#### DOCUMENT EXCERPT
+---+

* Fw: [BUGS] [CHECKER] 99 synchronization bugs and a lock summary database
@ 2004-07-02 7:49 Andrew Morton
2004-07-02 11:04 ` Herbert Xu
0 siblings, 1 reply; 8+ messages in thread
From: Andrew Morton @ 2004-07-02 7:49 UTC (permalink / raw)
To: netdev
Could someone please take a look at the locking in
net/ipv4/ipmr.c:ipmr_mfc_seq_next? It seems rather broken.
Begin forwarded message:
Date: Thu, 1 Jul 2004 18:01:00 -0700 (PDT)
From: Yichen Xie <yxie@cs.stanford.edu>
To: linux-kernel@vger.kernel.org
Subject: [BUGS] [CHECKER] 99 synchronization bugs and a lock summary database
Hi all,
We are a group of researchers at Stanford working on program analysis
algorithms. We have been building a precision enhanced program analysis
engine at Stanford, and our first application was to derive mutex/lock
behavior in the linux kernel. In the process, we found 99 likely
synchronization errors in linux kernel version 2.6.5:
http://glide.stanford.edu/linux-lock/err1.html (69 errors)
http://glide.stanford.edu/linux-lock/err2.html (30 errors)
err1.html consists of potential double locks/unlocks. Acquiring a lock
twice in a row may result in a system hang, and releasing a lock more than
once with certain mutex functions (e.g. up) may cause critical section
violations.
err2.html consists of reports on inconsistent output lock states on
function exit. These errors usually correspond to missed lock operations
on error paths. (filenames in this report correspond to where a function
is declared, so CTAGS may come in handy to find the actual implementation
of the function).
In the error reports, functions are hyperlinked to their derived
summaries, and those of their callees (since the analysis spans function
calls, the error condition of a particular function usually depend on the
locking behavior of its callees).
For example, in function "radeon_pm_program_v2clk" (first error report in
err1.html), the tool flagged an error at line 323 of
"drivers/video/aty/radeon_pm.c". Line 323 invokes two macros, OUTPLL, and
INPLL. OUTPLL acquires "rinfo->reg_lock", and then evaluates "addr", which
is calculated, in this case, by calling _INPLL. By clicking on the link
"drivers/video/aty/radeon_pm.c:radeon_pm_program_v2clk", we can see that
_INPLL requires "rinfo->reg_lock" be unheld on entry (confirmed by looking
at its definition), which is not satisfied in this example. So this is a
double lock error and could potentially lead to a deadlock on MP systems.

+---+

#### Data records

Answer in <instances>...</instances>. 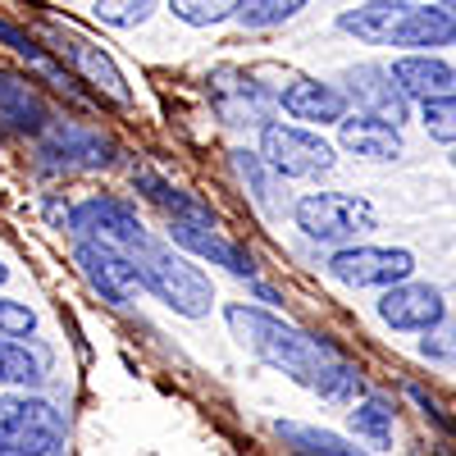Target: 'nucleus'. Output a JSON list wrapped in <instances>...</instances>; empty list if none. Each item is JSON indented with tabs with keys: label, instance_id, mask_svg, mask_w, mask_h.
I'll return each instance as SVG.
<instances>
[{
	"label": "nucleus",
	"instance_id": "1",
	"mask_svg": "<svg viewBox=\"0 0 456 456\" xmlns=\"http://www.w3.org/2000/svg\"><path fill=\"white\" fill-rule=\"evenodd\" d=\"M224 320H228V329L238 333V342L247 352H256L265 365L283 370L292 384L320 393L324 402H356L361 397L365 384H361L356 365L342 361L324 338L297 329V324L260 311V306H228Z\"/></svg>",
	"mask_w": 456,
	"mask_h": 456
},
{
	"label": "nucleus",
	"instance_id": "2",
	"mask_svg": "<svg viewBox=\"0 0 456 456\" xmlns=\"http://www.w3.org/2000/svg\"><path fill=\"white\" fill-rule=\"evenodd\" d=\"M128 256H133V265H137L142 283L156 292L165 306H174L178 315H192V320H197V315H206V311L215 306L210 279H206L187 256H178L169 242L142 233V238L128 247Z\"/></svg>",
	"mask_w": 456,
	"mask_h": 456
},
{
	"label": "nucleus",
	"instance_id": "3",
	"mask_svg": "<svg viewBox=\"0 0 456 456\" xmlns=\"http://www.w3.org/2000/svg\"><path fill=\"white\" fill-rule=\"evenodd\" d=\"M60 443H64V415L46 397H28V393L0 397V452L51 456Z\"/></svg>",
	"mask_w": 456,
	"mask_h": 456
},
{
	"label": "nucleus",
	"instance_id": "4",
	"mask_svg": "<svg viewBox=\"0 0 456 456\" xmlns=\"http://www.w3.org/2000/svg\"><path fill=\"white\" fill-rule=\"evenodd\" d=\"M297 228L315 242H333V247H347L361 233L374 228V206L352 197V192H311L297 201Z\"/></svg>",
	"mask_w": 456,
	"mask_h": 456
},
{
	"label": "nucleus",
	"instance_id": "5",
	"mask_svg": "<svg viewBox=\"0 0 456 456\" xmlns=\"http://www.w3.org/2000/svg\"><path fill=\"white\" fill-rule=\"evenodd\" d=\"M260 160L283 178H320L333 169V146L306 128L292 124H265L260 133Z\"/></svg>",
	"mask_w": 456,
	"mask_h": 456
},
{
	"label": "nucleus",
	"instance_id": "6",
	"mask_svg": "<svg viewBox=\"0 0 456 456\" xmlns=\"http://www.w3.org/2000/svg\"><path fill=\"white\" fill-rule=\"evenodd\" d=\"M329 274L347 288H393L415 274V256L402 247H342L329 260Z\"/></svg>",
	"mask_w": 456,
	"mask_h": 456
},
{
	"label": "nucleus",
	"instance_id": "7",
	"mask_svg": "<svg viewBox=\"0 0 456 456\" xmlns=\"http://www.w3.org/2000/svg\"><path fill=\"white\" fill-rule=\"evenodd\" d=\"M78 270L87 274V283L110 301V306H128V301L146 288L133 256L110 247V242H78Z\"/></svg>",
	"mask_w": 456,
	"mask_h": 456
},
{
	"label": "nucleus",
	"instance_id": "8",
	"mask_svg": "<svg viewBox=\"0 0 456 456\" xmlns=\"http://www.w3.org/2000/svg\"><path fill=\"white\" fill-rule=\"evenodd\" d=\"M69 228H73L83 242H110V247H119V251H128V247L146 233V224L137 219V210L124 206V201H114V197H92V201H83L78 210L69 215Z\"/></svg>",
	"mask_w": 456,
	"mask_h": 456
},
{
	"label": "nucleus",
	"instance_id": "9",
	"mask_svg": "<svg viewBox=\"0 0 456 456\" xmlns=\"http://www.w3.org/2000/svg\"><path fill=\"white\" fill-rule=\"evenodd\" d=\"M379 320L402 329V333H429L443 320V297L429 283H393L384 297H379Z\"/></svg>",
	"mask_w": 456,
	"mask_h": 456
},
{
	"label": "nucleus",
	"instance_id": "10",
	"mask_svg": "<svg viewBox=\"0 0 456 456\" xmlns=\"http://www.w3.org/2000/svg\"><path fill=\"white\" fill-rule=\"evenodd\" d=\"M342 83H347V101H356L361 114H374V119H388V124L402 128V119H406V92L397 87L393 69H384V64H356Z\"/></svg>",
	"mask_w": 456,
	"mask_h": 456
},
{
	"label": "nucleus",
	"instance_id": "11",
	"mask_svg": "<svg viewBox=\"0 0 456 456\" xmlns=\"http://www.w3.org/2000/svg\"><path fill=\"white\" fill-rule=\"evenodd\" d=\"M393 46H420V51L456 46V0H438V5H429V10L406 5V14L393 32Z\"/></svg>",
	"mask_w": 456,
	"mask_h": 456
},
{
	"label": "nucleus",
	"instance_id": "12",
	"mask_svg": "<svg viewBox=\"0 0 456 456\" xmlns=\"http://www.w3.org/2000/svg\"><path fill=\"white\" fill-rule=\"evenodd\" d=\"M393 78L406 92V101H434L456 92V69L438 55H402L393 64Z\"/></svg>",
	"mask_w": 456,
	"mask_h": 456
},
{
	"label": "nucleus",
	"instance_id": "13",
	"mask_svg": "<svg viewBox=\"0 0 456 456\" xmlns=\"http://www.w3.org/2000/svg\"><path fill=\"white\" fill-rule=\"evenodd\" d=\"M283 110L292 119H306V124H342L347 119V92L315 83V78H297L283 92Z\"/></svg>",
	"mask_w": 456,
	"mask_h": 456
},
{
	"label": "nucleus",
	"instance_id": "14",
	"mask_svg": "<svg viewBox=\"0 0 456 456\" xmlns=\"http://www.w3.org/2000/svg\"><path fill=\"white\" fill-rule=\"evenodd\" d=\"M60 51H64L73 64H78V73H83L87 83H96L101 92H110L114 101H124V105L133 101V92L124 87V73L114 69V60H110L101 46H92L87 37H78V32H64V37H60Z\"/></svg>",
	"mask_w": 456,
	"mask_h": 456
},
{
	"label": "nucleus",
	"instance_id": "15",
	"mask_svg": "<svg viewBox=\"0 0 456 456\" xmlns=\"http://www.w3.org/2000/svg\"><path fill=\"white\" fill-rule=\"evenodd\" d=\"M342 146H347L352 156H365V160H397L402 156V133L388 119L361 114V119H342Z\"/></svg>",
	"mask_w": 456,
	"mask_h": 456
},
{
	"label": "nucleus",
	"instance_id": "16",
	"mask_svg": "<svg viewBox=\"0 0 456 456\" xmlns=\"http://www.w3.org/2000/svg\"><path fill=\"white\" fill-rule=\"evenodd\" d=\"M402 14H406V0H365L361 10L342 14L338 28L361 37V42H370V46H393V32H397Z\"/></svg>",
	"mask_w": 456,
	"mask_h": 456
},
{
	"label": "nucleus",
	"instance_id": "17",
	"mask_svg": "<svg viewBox=\"0 0 456 456\" xmlns=\"http://www.w3.org/2000/svg\"><path fill=\"white\" fill-rule=\"evenodd\" d=\"M64 151V165H78V169H96V165H110V142L87 133V128H51L46 137V156H60Z\"/></svg>",
	"mask_w": 456,
	"mask_h": 456
},
{
	"label": "nucleus",
	"instance_id": "18",
	"mask_svg": "<svg viewBox=\"0 0 456 456\" xmlns=\"http://www.w3.org/2000/svg\"><path fill=\"white\" fill-rule=\"evenodd\" d=\"M0 124H10L19 133H37L46 124V105L37 101V92L10 73H0Z\"/></svg>",
	"mask_w": 456,
	"mask_h": 456
},
{
	"label": "nucleus",
	"instance_id": "19",
	"mask_svg": "<svg viewBox=\"0 0 456 456\" xmlns=\"http://www.w3.org/2000/svg\"><path fill=\"white\" fill-rule=\"evenodd\" d=\"M279 434L288 438L292 456H365L361 447H352L347 438H338L329 429H311V425H283L279 420Z\"/></svg>",
	"mask_w": 456,
	"mask_h": 456
},
{
	"label": "nucleus",
	"instance_id": "20",
	"mask_svg": "<svg viewBox=\"0 0 456 456\" xmlns=\"http://www.w3.org/2000/svg\"><path fill=\"white\" fill-rule=\"evenodd\" d=\"M347 425H352L356 438H365V443H374V447H388V443H393V402H384V397L352 402Z\"/></svg>",
	"mask_w": 456,
	"mask_h": 456
},
{
	"label": "nucleus",
	"instance_id": "21",
	"mask_svg": "<svg viewBox=\"0 0 456 456\" xmlns=\"http://www.w3.org/2000/svg\"><path fill=\"white\" fill-rule=\"evenodd\" d=\"M42 384V361L23 342L0 338V388H37Z\"/></svg>",
	"mask_w": 456,
	"mask_h": 456
},
{
	"label": "nucleus",
	"instance_id": "22",
	"mask_svg": "<svg viewBox=\"0 0 456 456\" xmlns=\"http://www.w3.org/2000/svg\"><path fill=\"white\" fill-rule=\"evenodd\" d=\"M311 0H238V23L242 28H279L297 19Z\"/></svg>",
	"mask_w": 456,
	"mask_h": 456
},
{
	"label": "nucleus",
	"instance_id": "23",
	"mask_svg": "<svg viewBox=\"0 0 456 456\" xmlns=\"http://www.w3.org/2000/svg\"><path fill=\"white\" fill-rule=\"evenodd\" d=\"M169 10L174 19L192 23V28H210L228 14H238V0H169Z\"/></svg>",
	"mask_w": 456,
	"mask_h": 456
},
{
	"label": "nucleus",
	"instance_id": "24",
	"mask_svg": "<svg viewBox=\"0 0 456 456\" xmlns=\"http://www.w3.org/2000/svg\"><path fill=\"white\" fill-rule=\"evenodd\" d=\"M420 105H425V110H420L425 133H429V137H438V142H452V146H456V92H452V96L420 101Z\"/></svg>",
	"mask_w": 456,
	"mask_h": 456
},
{
	"label": "nucleus",
	"instance_id": "25",
	"mask_svg": "<svg viewBox=\"0 0 456 456\" xmlns=\"http://www.w3.org/2000/svg\"><path fill=\"white\" fill-rule=\"evenodd\" d=\"M92 14L110 28H137L151 14V0H96Z\"/></svg>",
	"mask_w": 456,
	"mask_h": 456
},
{
	"label": "nucleus",
	"instance_id": "26",
	"mask_svg": "<svg viewBox=\"0 0 456 456\" xmlns=\"http://www.w3.org/2000/svg\"><path fill=\"white\" fill-rule=\"evenodd\" d=\"M28 333H37V311L28 301L0 297V338H28Z\"/></svg>",
	"mask_w": 456,
	"mask_h": 456
},
{
	"label": "nucleus",
	"instance_id": "27",
	"mask_svg": "<svg viewBox=\"0 0 456 456\" xmlns=\"http://www.w3.org/2000/svg\"><path fill=\"white\" fill-rule=\"evenodd\" d=\"M420 352H425L429 361H447V365H456V320H447V315H443V320L425 333Z\"/></svg>",
	"mask_w": 456,
	"mask_h": 456
},
{
	"label": "nucleus",
	"instance_id": "28",
	"mask_svg": "<svg viewBox=\"0 0 456 456\" xmlns=\"http://www.w3.org/2000/svg\"><path fill=\"white\" fill-rule=\"evenodd\" d=\"M411 397H415V402H420V406H425V415H429V420H434V425H438V429H447V434H452V429H456V425H452V420H447V415H443V406H438V402H434V397H429V393H420V388H411Z\"/></svg>",
	"mask_w": 456,
	"mask_h": 456
},
{
	"label": "nucleus",
	"instance_id": "29",
	"mask_svg": "<svg viewBox=\"0 0 456 456\" xmlns=\"http://www.w3.org/2000/svg\"><path fill=\"white\" fill-rule=\"evenodd\" d=\"M46 215H51V224H64V219H69L73 210H64L60 201H46Z\"/></svg>",
	"mask_w": 456,
	"mask_h": 456
},
{
	"label": "nucleus",
	"instance_id": "30",
	"mask_svg": "<svg viewBox=\"0 0 456 456\" xmlns=\"http://www.w3.org/2000/svg\"><path fill=\"white\" fill-rule=\"evenodd\" d=\"M5 279H10V265H5V260H0V283H5Z\"/></svg>",
	"mask_w": 456,
	"mask_h": 456
},
{
	"label": "nucleus",
	"instance_id": "31",
	"mask_svg": "<svg viewBox=\"0 0 456 456\" xmlns=\"http://www.w3.org/2000/svg\"><path fill=\"white\" fill-rule=\"evenodd\" d=\"M0 456H10V452H0Z\"/></svg>",
	"mask_w": 456,
	"mask_h": 456
},
{
	"label": "nucleus",
	"instance_id": "32",
	"mask_svg": "<svg viewBox=\"0 0 456 456\" xmlns=\"http://www.w3.org/2000/svg\"><path fill=\"white\" fill-rule=\"evenodd\" d=\"M452 165H456V156H452Z\"/></svg>",
	"mask_w": 456,
	"mask_h": 456
}]
</instances>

+---+

#### TASKS TO COMPLETE
1. Please repeat, word for word, the part of the kernel locking thread that opens with the words containing "For example, in" and closes with "on MP systems.".
2. According to the kernel locking thread, why do the error reports link each function to the summaries of its callees as well as its own? Answer in one to three sentences.
3. Render this sentence from the kernel locking thread in Spanish: "These errors usually correspond to missed lock operations on error paths."

#### FULL SOLUTIONS
1.
For example, in function "radeon_pm_program_v2clk" (first error report in
err1.html), the tool flagged an error at line 323 of
"drivers/video/aty/radeon_pm.c". Line 323 invokes two macros, OUTPLL, and
INPLL. OUTPLL acquires "rinfo->reg_lock", and then evaluates "addr", which
is calculated, in this case, by calling _INPLL. By clicking on the link
"drivers/video/aty/radeon_pm.c:radeon_pm_program_v2clk", we can see that
_INPLL requires "rinfo->reg_lock" be unheld on entry (confirmed by looking
at its definition), which is not satisfied in this example. So this is a
double lock error and could potentially lead to a deadlock on MP systems.

2. The analysis spans function calls. Whether a given function shows an error condition usually depends on the locking behavior of the functions it calls.

3. Estos errores suelen corresponder a operaciones de bloqueo omitidas en las rutas de error.